# TEXTAUSZUG

====================

Marinierter Federkohl mit Couscous und Karotten, Roastbeef vom Andelsbucher Rind mit mariniertem Weiß- und Rotkraut, hausgemachte Gnocchi mit Kürbis und Roter Beete: Hildegard von Bingen (1098– 1179) würde staunen, wenn sie von diesen Interpretationen ihrer Naturkunde erfahren würde oder sie gar kosten könnte! Die Lehren der Mystikerin sind ebenso wie die biologische Küche die Aushängeschilder des Bio-Hotels „Schwanen“ in Bizau.
Hildegard und Bio: Was auf dem Papier nach einem halbattraktiven Kurprogramm klingt, entpuppt sich in der Realität als regionale Superfood-Küche, die den „Schwanen“ zu einem Genießer-Hotspot im Bregenzerwald macht. Bereits unter Seniorchefin Antonia Moosbrugger hielt die moderne, raffinierte Küche Einzug in die von Hildegard geprägte „Schwanen“-Küche. Sie war auch die Erste im Bregenzerwald, die ein Überraschungsmenü angeboten hat: Jedem Gast wird bei jedem Gang etwas anderes vorgesetzt, mitunter kommt eine Gästerunde so auf Dutzende verschiedene Speisen. Das brachte den Moosbruggers den Titel „Wilde Weiber“ ein.

====================

Gesammelte Daten:
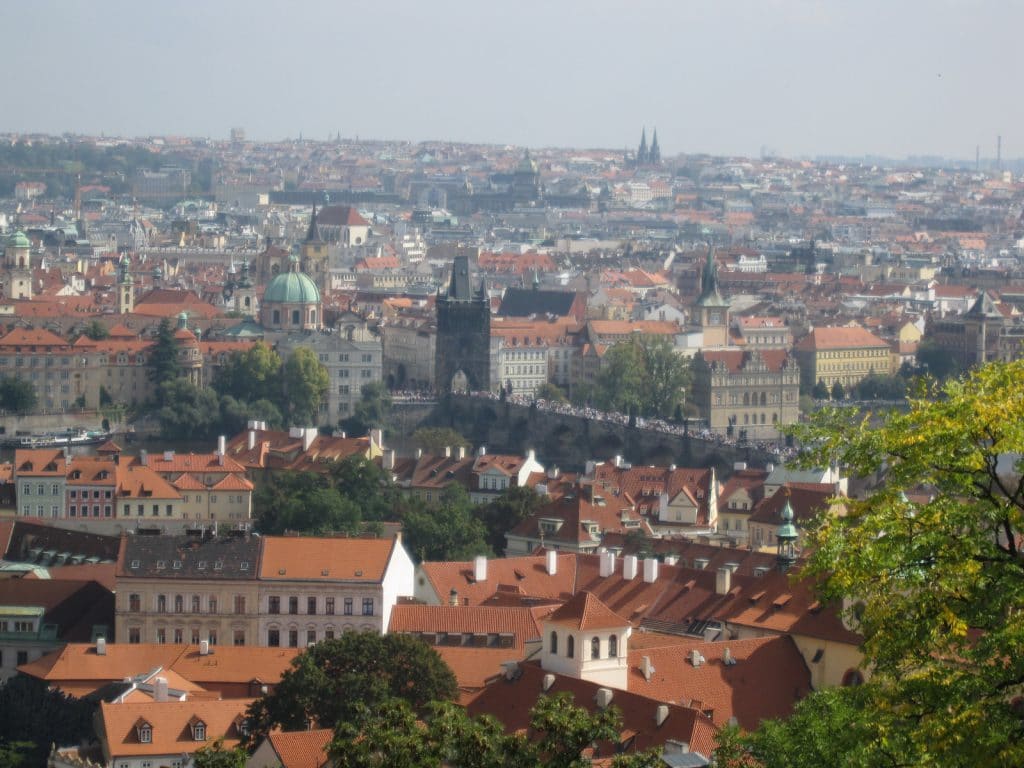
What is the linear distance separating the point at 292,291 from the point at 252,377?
1217 cm

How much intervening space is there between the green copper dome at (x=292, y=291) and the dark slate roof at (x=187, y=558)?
61.2m

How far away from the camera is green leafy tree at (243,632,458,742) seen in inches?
1307

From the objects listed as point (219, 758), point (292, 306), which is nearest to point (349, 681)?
point (219, 758)

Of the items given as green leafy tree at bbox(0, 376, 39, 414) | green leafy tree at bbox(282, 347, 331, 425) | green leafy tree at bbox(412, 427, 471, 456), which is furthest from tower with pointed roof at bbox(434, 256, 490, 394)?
green leafy tree at bbox(412, 427, 471, 456)

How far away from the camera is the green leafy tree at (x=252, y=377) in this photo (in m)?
95.4

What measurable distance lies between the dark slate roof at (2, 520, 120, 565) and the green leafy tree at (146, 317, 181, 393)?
3980 cm

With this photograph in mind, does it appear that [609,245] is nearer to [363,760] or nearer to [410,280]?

====================

# DEINE AUFGABE
Schreib alle Gerichte auf, die der Textauszug über das Bio-Hotel „Schwanen“ beim Namen nennt.

# DIE LÖSUNG
- Marinierter Federkohl mit Couscous und Karotten
- Roastbeef vom Andelsbucher Rind mit mariniertem Weiß- und Rotkraut
- Hausgemachte Gnocchi mit Kürbis und Roter Beete